Thursday, August 03, 2006

Everybody's got a special kind of story

I'm still working on the answers to all of your questions, but I thought I'd go ahead and tackle the one question that has been preoccupying me for most of this week:

Which was your favorite episode of "Diff'rent Strokes"?

At first, the answer seemed obvious: "The one where Dudley is molested by the bike shop owner, duh." But then I got to thinking. Did I actually enjoy this episode when it aired, or was I merely haunted by the image of a shirtless Dudley riding Western-style on Gordon Jump's back? Did I like watching Arnold freak out in front of the naked-mice porn cartoon, or was I confused and mildly titillated? Did I find all the talk about good touches and bad touches entertaining or disturbing? Was I happy at the end that Dudley was okay, or was I convinced to the core that Dudley would never really be okay again?

The short answer is no, I didn't actually enjoy this episode. But that's the way very special television worked back then. None of us actually enjoyed watching Alex P. talk to his dead friend on "Family Ties" or Rickie kill a deer on "Silver Spoons" or Geri the cerebral palsied cousin perform stand-up on "The Facts of Life," but lord knows we also couldn't tear ourselves away.

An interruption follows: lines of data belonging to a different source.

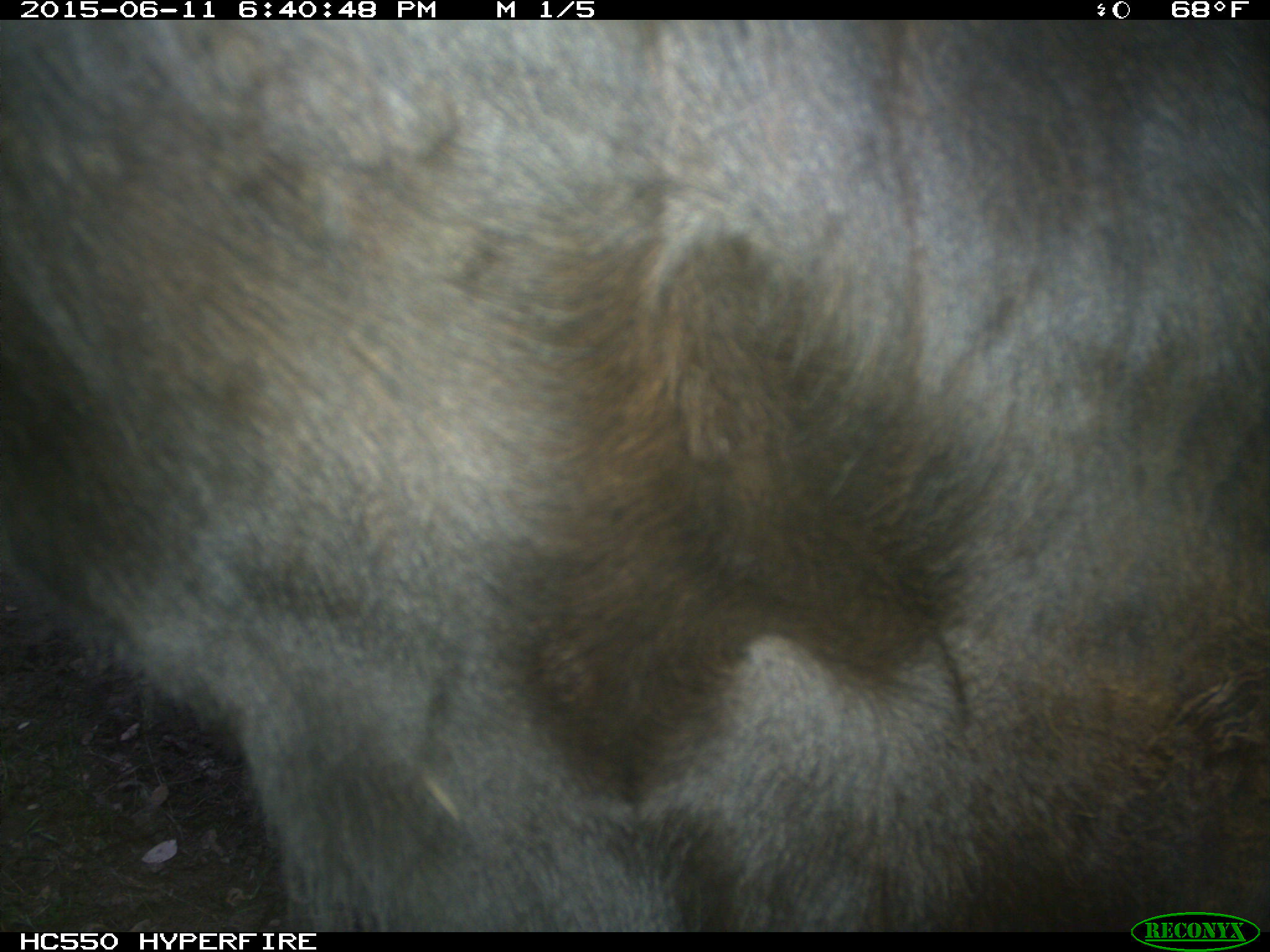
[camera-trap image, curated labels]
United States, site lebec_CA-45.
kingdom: Animalia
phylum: Chordata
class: Mammalia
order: Artiodactyla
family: Bovidae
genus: Bos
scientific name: Bos taurus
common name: domestic cow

And so, on the basis of its indelibility, I'm going to go ahead and name the molestation episode as my all-time favorite episode of "Diff'rent Strokes." So what if I was never able to enjoy reruns of "WKRP" because the bike-shop molester was suddenly running a radio station? I never much liked that Herb guy anyway.

Runner-up: The one where Arnold finds out he's going to be really short for the rest of his life and so tries to stretch and eat himself tall, until Mr. Drummond invites Kathy the wheelchair girl over to talk to Arnold about his problem and Kathy informs him that she "would do anything to be a short black kid who could run."

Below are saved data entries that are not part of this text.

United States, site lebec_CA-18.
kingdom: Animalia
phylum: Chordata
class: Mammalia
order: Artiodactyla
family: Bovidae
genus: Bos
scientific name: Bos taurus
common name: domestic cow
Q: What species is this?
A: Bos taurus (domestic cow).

Last place: Any episode in which Sam sang a country song.

P.S. The Museum of TV and Radio in Los Angeles lost my respect forever when the front desk woman admitted to me that they didn't have the Dudley-gets-bad-touched episode of DS in stock. Even worse: She didn't seem to care. Entertainment capital of the world, my eye....

When attack ads fail

There's a radio ad currently running in North Carolina that accuses Democratic Rep. Brad Miller of promoting "one big fiesta for illegal aliens and homosexuals."

I dunno -- sounds like a pretty fun party to me!
Wednesday, August 02, 2006

The family album

Growing up, I always felt different from the other kids. For starters, my parents were divorced at a time when divorce was unusual, and I was always self-conscious about having two homes. Also, I was born inside out, which meant that I had a giant skull where my face should have been.

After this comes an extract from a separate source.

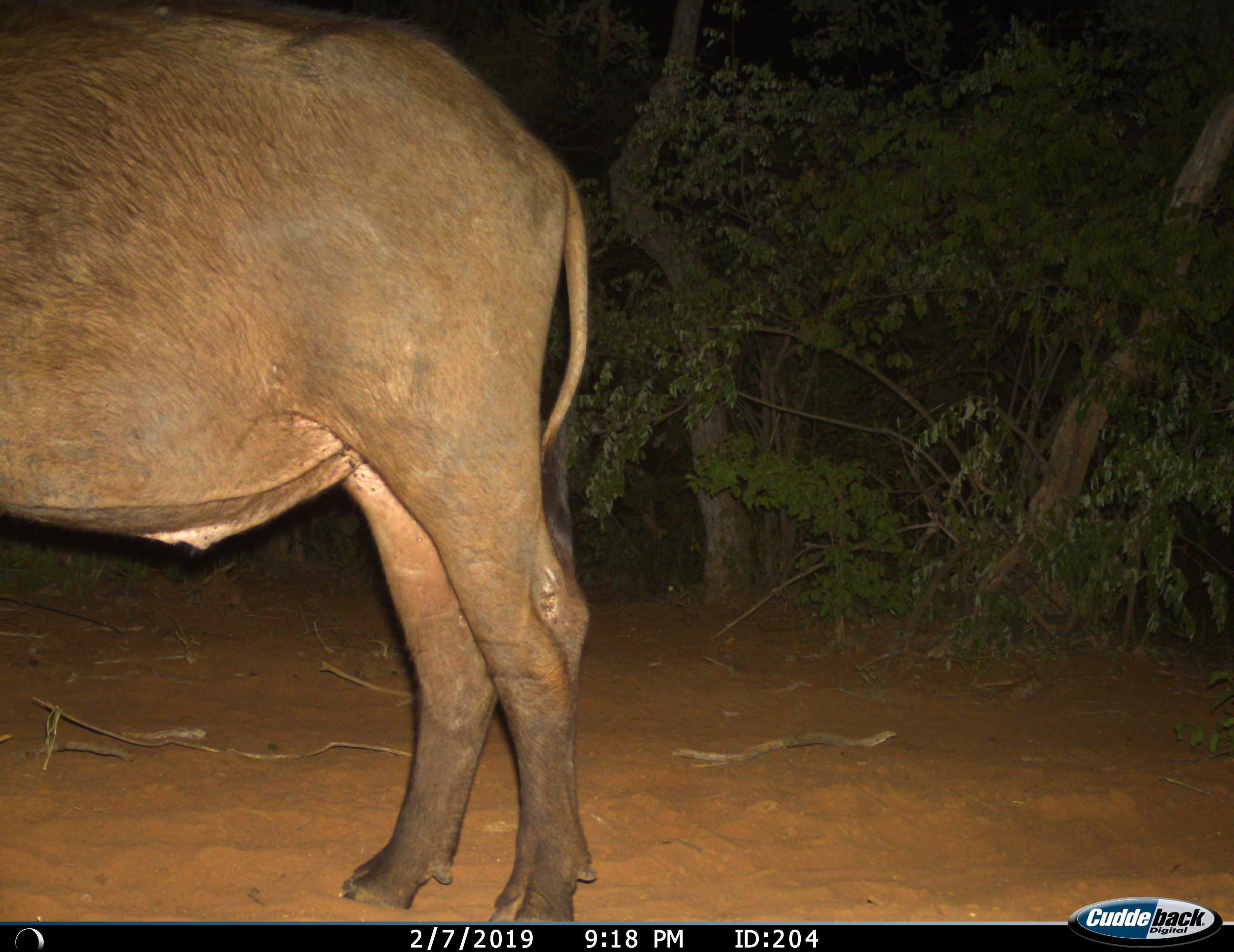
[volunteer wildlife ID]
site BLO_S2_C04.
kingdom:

It was really hard sometimes, having divorced parents. We were always shuttling back and forth between two houses, which meant packing a bag every Friday and remembering all your books and your Havok Staff for school on Monday. And when I needed to talk to someone about my problems, like how I was struggling in French and how this muscle-bound boy with a pageboy haircut kept bullying me, they weren’t always around to listen.

There were good things about it too though. My parents were always feeling guilty about what they’d put us kids through, which meant they were less inclined to punish us, even if we’d broken a vase or unlocked the powers of Grayskull without permission. And if we wanted a new bike or a shiny new purple codpiece, we could always convince one parent that the other had said it was okay.

Still, I don’t think I could have gotten through those early years without my sister. Next to my buddy Beast Man, she was my best friend back then; I would’ve taken a lightning bolt for her. Her only flaw was that she was kind of messy, always forgetting to tie her shoes and never remembering to brush her hair, although eventually she solved the second problem by wearing a newsboy cap all of the time. (I’d suggested an intimidating black cowl, but she didn’t want us looking too much alike.)

Here’s a nice picture of us. That's me in the middle:



No idea who that kid on the left is. She should really zip up her fly though.